(Data drawn from a collection)
>>>
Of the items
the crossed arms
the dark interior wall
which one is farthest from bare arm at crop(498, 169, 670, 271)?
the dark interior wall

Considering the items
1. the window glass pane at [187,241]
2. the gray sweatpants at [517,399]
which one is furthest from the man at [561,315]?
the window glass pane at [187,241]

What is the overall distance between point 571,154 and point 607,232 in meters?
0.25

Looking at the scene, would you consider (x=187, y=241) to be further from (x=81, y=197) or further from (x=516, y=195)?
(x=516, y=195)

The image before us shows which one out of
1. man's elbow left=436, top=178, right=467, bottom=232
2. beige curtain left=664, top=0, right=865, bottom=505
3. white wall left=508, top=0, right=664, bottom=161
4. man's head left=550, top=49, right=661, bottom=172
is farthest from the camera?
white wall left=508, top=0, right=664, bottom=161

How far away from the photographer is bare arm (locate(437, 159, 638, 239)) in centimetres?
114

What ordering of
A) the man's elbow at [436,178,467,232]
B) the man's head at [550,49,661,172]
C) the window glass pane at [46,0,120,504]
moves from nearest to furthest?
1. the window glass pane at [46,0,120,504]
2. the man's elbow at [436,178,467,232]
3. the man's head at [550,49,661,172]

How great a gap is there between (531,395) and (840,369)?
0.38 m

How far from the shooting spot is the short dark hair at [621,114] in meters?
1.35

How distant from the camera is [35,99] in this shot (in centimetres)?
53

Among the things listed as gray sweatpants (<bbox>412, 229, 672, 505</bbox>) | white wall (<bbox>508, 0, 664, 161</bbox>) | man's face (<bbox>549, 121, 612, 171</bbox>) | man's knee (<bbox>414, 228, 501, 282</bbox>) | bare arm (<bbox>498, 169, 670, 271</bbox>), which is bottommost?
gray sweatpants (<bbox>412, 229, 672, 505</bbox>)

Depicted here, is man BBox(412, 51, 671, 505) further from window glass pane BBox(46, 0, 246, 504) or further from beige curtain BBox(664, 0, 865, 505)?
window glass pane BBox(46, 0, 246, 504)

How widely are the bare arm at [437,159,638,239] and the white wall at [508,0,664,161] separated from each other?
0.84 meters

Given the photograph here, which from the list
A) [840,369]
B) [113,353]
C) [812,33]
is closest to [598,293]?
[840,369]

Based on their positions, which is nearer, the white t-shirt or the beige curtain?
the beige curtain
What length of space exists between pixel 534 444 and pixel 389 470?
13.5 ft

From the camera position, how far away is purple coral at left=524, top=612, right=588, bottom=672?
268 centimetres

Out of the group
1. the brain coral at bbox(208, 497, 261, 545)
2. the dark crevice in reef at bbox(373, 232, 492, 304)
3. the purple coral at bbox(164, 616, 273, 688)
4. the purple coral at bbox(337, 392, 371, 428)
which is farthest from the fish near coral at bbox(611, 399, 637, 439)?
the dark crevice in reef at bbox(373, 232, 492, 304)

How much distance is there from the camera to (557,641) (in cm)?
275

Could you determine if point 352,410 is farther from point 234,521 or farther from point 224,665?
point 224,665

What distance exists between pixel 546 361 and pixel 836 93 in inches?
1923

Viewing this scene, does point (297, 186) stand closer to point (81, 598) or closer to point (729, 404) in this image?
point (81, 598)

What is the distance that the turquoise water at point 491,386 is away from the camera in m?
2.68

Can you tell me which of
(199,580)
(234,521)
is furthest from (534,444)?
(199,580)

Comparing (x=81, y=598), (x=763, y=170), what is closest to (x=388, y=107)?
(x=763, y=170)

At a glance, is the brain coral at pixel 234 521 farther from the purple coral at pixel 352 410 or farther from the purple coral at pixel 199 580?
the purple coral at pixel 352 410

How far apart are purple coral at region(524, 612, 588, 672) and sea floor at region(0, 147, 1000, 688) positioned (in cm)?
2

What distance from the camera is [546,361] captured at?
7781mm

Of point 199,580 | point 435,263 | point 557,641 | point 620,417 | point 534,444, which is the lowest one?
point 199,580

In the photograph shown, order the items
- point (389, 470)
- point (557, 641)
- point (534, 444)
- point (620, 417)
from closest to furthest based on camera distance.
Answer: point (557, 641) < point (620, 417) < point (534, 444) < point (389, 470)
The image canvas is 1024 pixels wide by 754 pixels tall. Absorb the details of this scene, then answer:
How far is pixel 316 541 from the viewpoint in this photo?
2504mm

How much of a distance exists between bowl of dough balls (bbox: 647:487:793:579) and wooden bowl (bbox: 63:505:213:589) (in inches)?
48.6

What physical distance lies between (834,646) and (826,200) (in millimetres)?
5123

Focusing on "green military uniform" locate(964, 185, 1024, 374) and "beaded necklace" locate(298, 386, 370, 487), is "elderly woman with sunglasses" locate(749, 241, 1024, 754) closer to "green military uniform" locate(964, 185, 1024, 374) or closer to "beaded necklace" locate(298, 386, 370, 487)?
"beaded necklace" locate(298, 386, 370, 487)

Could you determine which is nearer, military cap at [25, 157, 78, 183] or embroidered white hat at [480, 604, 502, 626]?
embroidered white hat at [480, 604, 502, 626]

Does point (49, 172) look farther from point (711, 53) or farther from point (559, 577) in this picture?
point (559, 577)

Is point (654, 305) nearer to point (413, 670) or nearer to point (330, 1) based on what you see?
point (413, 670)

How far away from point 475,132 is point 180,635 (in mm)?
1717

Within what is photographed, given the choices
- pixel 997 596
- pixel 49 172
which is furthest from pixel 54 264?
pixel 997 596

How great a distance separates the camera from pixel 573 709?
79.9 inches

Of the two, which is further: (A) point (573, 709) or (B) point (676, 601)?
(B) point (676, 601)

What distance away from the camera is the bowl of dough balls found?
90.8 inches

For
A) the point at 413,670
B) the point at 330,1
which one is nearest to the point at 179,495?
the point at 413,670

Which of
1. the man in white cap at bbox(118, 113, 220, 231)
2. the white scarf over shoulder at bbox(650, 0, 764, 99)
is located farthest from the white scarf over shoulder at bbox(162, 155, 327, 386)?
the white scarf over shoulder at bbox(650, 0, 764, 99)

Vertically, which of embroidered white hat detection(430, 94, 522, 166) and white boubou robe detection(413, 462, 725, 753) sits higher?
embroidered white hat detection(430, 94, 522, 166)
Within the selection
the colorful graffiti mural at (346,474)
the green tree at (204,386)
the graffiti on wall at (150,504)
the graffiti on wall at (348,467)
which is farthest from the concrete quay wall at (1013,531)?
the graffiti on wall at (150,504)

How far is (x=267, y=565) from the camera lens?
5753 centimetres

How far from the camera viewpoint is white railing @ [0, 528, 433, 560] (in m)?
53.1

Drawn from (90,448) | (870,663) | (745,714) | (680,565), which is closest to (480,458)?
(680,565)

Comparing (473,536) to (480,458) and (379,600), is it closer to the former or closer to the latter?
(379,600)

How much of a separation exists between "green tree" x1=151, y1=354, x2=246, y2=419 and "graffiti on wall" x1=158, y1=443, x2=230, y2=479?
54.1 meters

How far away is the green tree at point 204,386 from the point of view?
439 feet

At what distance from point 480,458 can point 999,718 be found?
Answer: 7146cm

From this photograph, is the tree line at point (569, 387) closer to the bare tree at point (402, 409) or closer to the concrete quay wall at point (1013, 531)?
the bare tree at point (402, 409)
<<<
**TO DO**
Arrange the lines as a numbered list, starting with the line that contains "At what distance" and continuing through the end of the material, and omit any blank lines.

**RESPONSE BELOW**
1. At what distance from point 480,458 can point 999,718 be found?
2. Answer: 7146cm
3. From this photograph, is the tree line at point (569, 387) closer to the bare tree at point (402, 409) or closer to the concrete quay wall at point (1013, 531)?
4. the bare tree at point (402, 409)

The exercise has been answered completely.